As of today, the 31st of July 2000, I hereby resign from my position at this restaurant. My reasons for doing so are:

· This job no longer interests or challenges me.
· I feel disillusioned about the entire system of management in McDonalds
· I don't believe I can continue to work under [the yelling guy's name] without causing friction
· I have another job which is more closely related to the career I would like follow.


Thank you for employing me for so long. While I hope that I've provided exemplary service and lived up to the ideal image of an employee, I know I probably haven't. In any case, I've gained some experience from my time here, which I will most likely put to use in other places of work for me in the future.
-----
That's it. I'm not sure exactly what I should put at the bottom - one of either "Signed" "Yours sincerely" or something similar to the latter.

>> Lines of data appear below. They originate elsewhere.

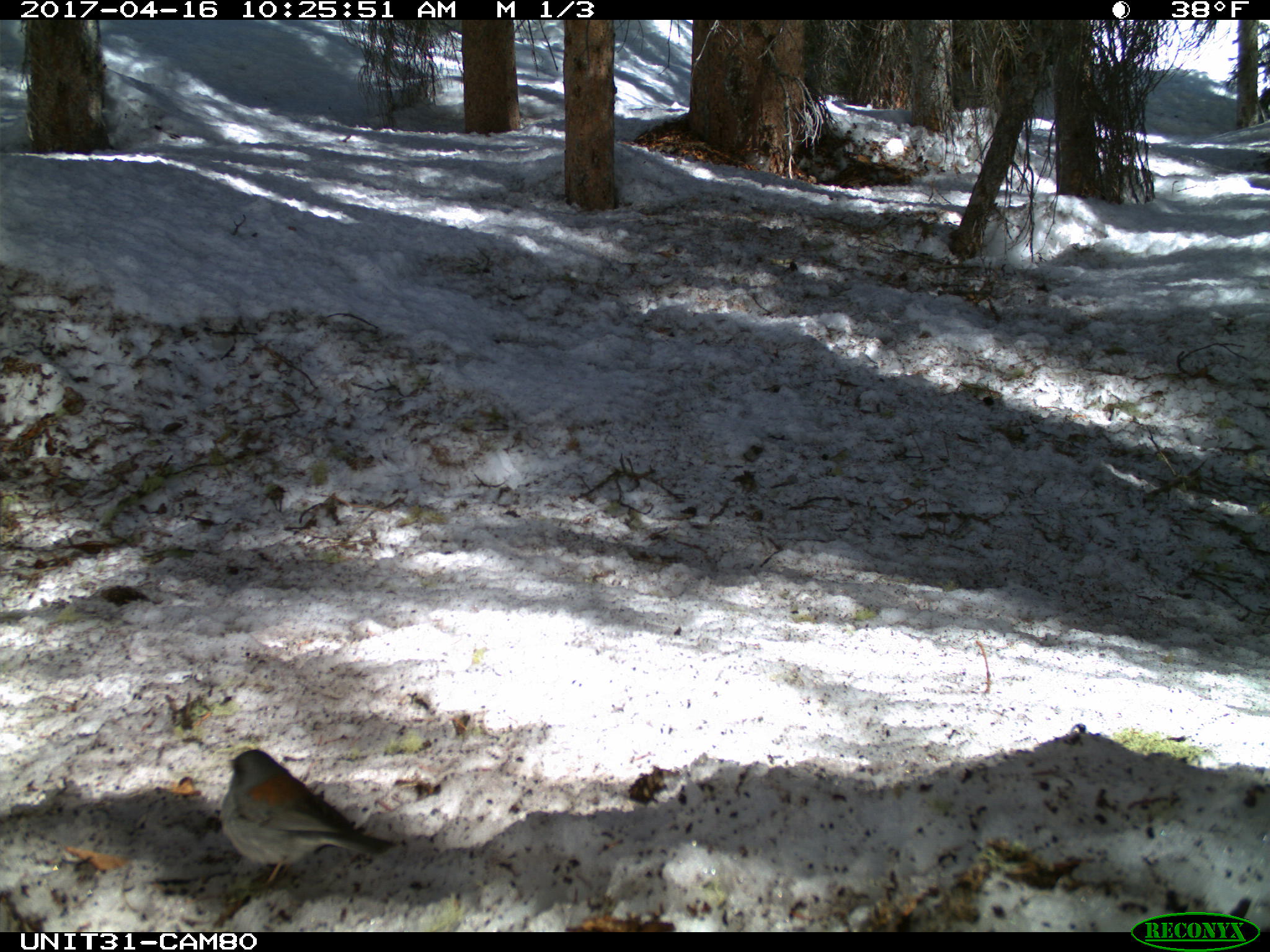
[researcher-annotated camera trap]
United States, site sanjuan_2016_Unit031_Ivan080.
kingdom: Animalia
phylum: Chordata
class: Aves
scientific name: Aves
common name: birds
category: unidentified bird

I think the thing I find hardest to bear when quitting is the inevitable "20 questions" (in corporate circles, I think its called an Exit interview). I used to be a lot weaker ... but these days, when I make a decision I tend to stick to it, unless it was a really dumb decision.

I'll write again in my journal after the deed has been done.

Comments

(Anonymous)
Jul. 30th, 2000 08:47 pm (UTC)
Add This bit after you've made your points :)
It is rather unfortunate that I leave under these circumstances, however, it really isn't my fault that half the management has anal retention syndrome. Either that, or they just forget to remove the stick from their arses before coming to work. Wearing a blue shirt might make you the boss, but it certainly doesn't make you more intelligent. In fact, the blue probably represents what is going through the minds of most managerial staff. A great big empty stretch of blue nothingness.

Perhaps if some of you took the time to learn something useful, like spelling for instance, instead of complaining about how cheese should be put on a burger, we might be able to get along on a higher level than two dogs sniffing each other's arses.

I do have one thing to thank the managers for however. While it is quite obvious that you are all a bunch of dimwitted, uninspiring, derivative mormons, one must come to the realisation that my working life can only get better. After all, it couldn't get any worse.